Bad Santa 2

Sloppy and uninspired, this is the cinematic equivalent of asking for a pony and getting a photo of one instead.
Sarah Ward
November 27, 2016

Overview

No one likes receiving the same Christmas gift twice, but when it comes to festive-themed films and their sequels, that's typically what you get. Unfortunately, Bad Santa 2 doesn't escape that trap. Back in 2003, the original film prove a rude, crude blast of fresh air that flouted and took the piss out of yuletide clichés. By comparison, the long-awaited follow-up plays like a half-arsed version of the exact same thing.

For Willie Soke (Billy Bob Thornton), that means drinking, brawling, swearing, screwing, stealing, scamming, cracking safes and soaking in his own urine, usually while dressed up as Father Christmas. He's reluctant to return to the red coat and wig, but he's also eager to pilfer whatever cash he can when Christmas rolls around — 'tis the season to be burgling, and all that. That's why he agrees to re-team with his duplicitous, diminutive former partner-in-crime Marcus (Tony Cox), trading an unsuccessful suicide attempt for a scheme to fleece a Chicago charity. That the third person in their thieving plans is his estranged ex-con mother (Kathy Bates) complicates matters considerably.

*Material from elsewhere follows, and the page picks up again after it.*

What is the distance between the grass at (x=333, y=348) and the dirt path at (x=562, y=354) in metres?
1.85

Add a lustful love interest (Christina Hendricks), plus a well-meaning but dim-witted hanger-on (Brett Kelly), and the Bad Santa formula everybody knows and once loved is back in action. Alas, with original director Terry Zwigoff (Ghost World) and writers Glenn Ficarra and John Requa (Crazy, Stupid, Love) nowhere in sight — replaced by Mean Girls' helmer Mark Waters, first-time feature screenwriter Johnny Rosenthal and What to Expect When You're Expecting scribe Shauna Cross — Bad Santa 2 rides its sleigh straight into tired territory.

If there's a cinematic equivalent of asking for a pony and getting a photo of one instead, Bad Santa 2 is it. Everything looks the part, but this follow-up is no substitute for the real thing. Instead of humour steeped in the dark side of the season — be it the rampant consumerism, the gnawing loneliness or the manufactured cheer — this sloppy second effort just dials up the obscenity and anti-social behaviour, then tops the tree with familial drama. Indeed, in trying to coast by with little more than a predictable premise, easy gags, outrageous situations, unlikeable characters and a late splash of sentimentality, Bad Santa 2 could be mistaken for one of the poor imitators that the first movie inspired.

At least Thornton is on hand to do what he does best. If nothing else, the been there, done that air and apparent lack of effort suits his bad protagonist to the wearied, wise-cracking bone. Accordingly, when a handful of the script's grossly inappropriate jokes land, Thornton is usually the reason.